Before the court are a Motion for Summary Judgment (Rec. Doc. 6) and Motion to Strike Plaintiff's Summary Judgment Evidence (Rec. Doc. 10) filed by defendant Lowe's Home Centers, LLC ("Lowe's"), Oppositions (Rec. Docs. 8 & 15) filed by plaintiff Shirley Taylor ("Taylor"), and Replies (Rec. Docs. 9 & 16) filed by Lowe's. For the following reasons, the Motion to Strike will be DENIED, and the Motion for Summary Judgment will be DENIED.

FACTS & PROCEDURAL HISTORY

On March 7, 2014, Taylor was shopping at a Lowe's store in Leesville, Louisiana.1 She alleges that while she was shopping for carpet her foot caught on a hidden wooden barrier on the floor.2 She states that the barrier caused her to trip and as a result she suffered injury.3 Taylor filed suit against Lowe's for this injury in the Thirtieth Judicial District Court for Vernon Parish, Louisiana, on March 6, 2015.4 Lowe's removed the case to this court on July 21, 2015.5

On October 1, 2015, Lowe's filed a Motion for Summary Judgment.6 In its statement of uncontested material facts, Lowe's identified a four-inch wooden kick plate in the carpet remnant bay as the barrier described by Taylor in her complaint.7 After receiving Taylor's response, it also filed a Motion to Strike Plaintiff's Summary Judgment Evidence on November 5, 2015.8 We consider the Motion to Strike and then the Motion for Summary Judgment.

LAW & ANALYSIS

A. Motion to Strike

In support of a Motion for Summary Judgment, the non-moving party need not present evidence that would be admissible at trial, and may rely on any of the evidentiary materials described in FED.R.CIV.P. 56. Celotex Corp. v. Catrett, 477 U.S. 317, 324 (1986). However, the content of those materials are still subject to evidentiary requirements. See Goodwin v. Johnson, 132 F.3d 162, 186 (5th Cir. 1997). Therefore, inadmissible statements contained within acceptable forms of summary judgment evidence may not be considered by the court. Id.

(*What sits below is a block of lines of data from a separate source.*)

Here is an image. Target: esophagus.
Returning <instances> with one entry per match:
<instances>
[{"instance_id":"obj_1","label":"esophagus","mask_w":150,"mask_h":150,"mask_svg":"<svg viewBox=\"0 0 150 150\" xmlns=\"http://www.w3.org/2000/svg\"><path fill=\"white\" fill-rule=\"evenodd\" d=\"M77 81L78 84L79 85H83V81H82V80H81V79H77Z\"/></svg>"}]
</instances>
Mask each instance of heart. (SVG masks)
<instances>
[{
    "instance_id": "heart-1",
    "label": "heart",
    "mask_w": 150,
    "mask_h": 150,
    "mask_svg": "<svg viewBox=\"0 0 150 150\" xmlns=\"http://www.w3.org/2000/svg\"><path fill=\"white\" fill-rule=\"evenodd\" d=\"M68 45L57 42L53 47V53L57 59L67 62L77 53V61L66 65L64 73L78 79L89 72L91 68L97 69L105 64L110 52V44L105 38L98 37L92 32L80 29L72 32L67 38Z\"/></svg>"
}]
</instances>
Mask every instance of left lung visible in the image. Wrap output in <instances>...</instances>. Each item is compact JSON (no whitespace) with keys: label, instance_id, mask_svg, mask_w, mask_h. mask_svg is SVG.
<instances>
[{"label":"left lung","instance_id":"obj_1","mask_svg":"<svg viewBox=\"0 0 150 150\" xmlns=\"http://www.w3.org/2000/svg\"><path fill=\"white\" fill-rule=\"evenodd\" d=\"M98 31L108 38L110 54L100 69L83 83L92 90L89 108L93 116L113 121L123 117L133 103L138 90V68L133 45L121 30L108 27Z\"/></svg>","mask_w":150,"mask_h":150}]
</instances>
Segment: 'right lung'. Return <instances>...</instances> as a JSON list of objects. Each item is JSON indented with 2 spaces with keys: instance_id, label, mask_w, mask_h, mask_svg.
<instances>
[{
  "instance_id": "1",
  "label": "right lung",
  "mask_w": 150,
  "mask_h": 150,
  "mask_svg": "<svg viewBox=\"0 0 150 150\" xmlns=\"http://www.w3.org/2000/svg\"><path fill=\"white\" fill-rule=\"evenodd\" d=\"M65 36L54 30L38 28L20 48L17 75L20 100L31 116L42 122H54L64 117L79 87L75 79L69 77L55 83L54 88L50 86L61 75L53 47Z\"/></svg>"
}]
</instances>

1. Affidavit of Rightor Cobb

Lowe's first challenges the affidavit of Rightor Cobb, who was retained by Taylor as a safety expert.9 It alleges that Cobb's affidavit is deficient and therefore inadmissible because it does not meet the requirements for expert testimony.

FED. R. CIV. P. 56(c) provides that affidavits may be used in support of motions for summary judgment. However, such affidavits "must be made on personal knowledge, set out facts that would be admissible in evidence, and show that the affiant . . . is competent to testify on the matters stated." FED. R. CIV. P. 56(c)(4). Admissibility of expert testimony is governed by Rule 702 of the Federal Rules of Evidence, which states that a witness "who is qualified an expert by knowledge, skill, experience, training, or education" may only testify if:

(a) the expert's scientific, technical, or other specialized knowledge will help the trier of fact to understand the evidence or to determine a fact in issue; (b) the testimony is based on sufficient facts or data; (c) the testimony is the product of reliable principles and methods; and (d) the expert has reliably applied the principles and methods to the facts of the case.

FED. R. EVID. 702.

In his affidavit Cobb states that he is a self-employed safety consultant.10 He has been retained in a number of cases as an expert witness, though all of these appear to be at the behest of Plaintiff's counsel in the instant matter.11 He has never been accepted (or rejected) as same by any state or federal court.12 Taylor's counsel also attaches Cobb's curriculum vitae, which shows that Cobb has extensive experience and training in occupational safety.13

Cobb reviewed the petition for damages and Motion for Summary Judgment, eight pictures of the accident site, Taylor's deposition, and occupational safety publications.14 He then came to the opinion, based on his training and experience, that the area where Taylor tripped was a hazard and that the risk could have been reduced through a number of measures.15

Lowe's presents no direct challenges to Cobb's experience, other than his lack of prior qualification in state or federal court. Given Cobb's training and experience, we do not view this as a fatal flaw to his purported expertise. Lowe's also likens Cobb's affidavit to the one stricken in Stagliano v. Cincinnati Ins. Co., 633 F. App'x 217 (5th Cir. 2015) (unpublished). There the court heavily criticized the expert's failure to provide specific factual findings or to "delineate any principles or methodology" supporting his conclusions. Stagliano, 633 Fed. App'x at 221 (emphasis in original). Here, on the other hand, Cobb reviewed several photographs of the site. He offered literature identifying the site as a fall hazard. He also outlined numerous ways the site's safety could have been improved.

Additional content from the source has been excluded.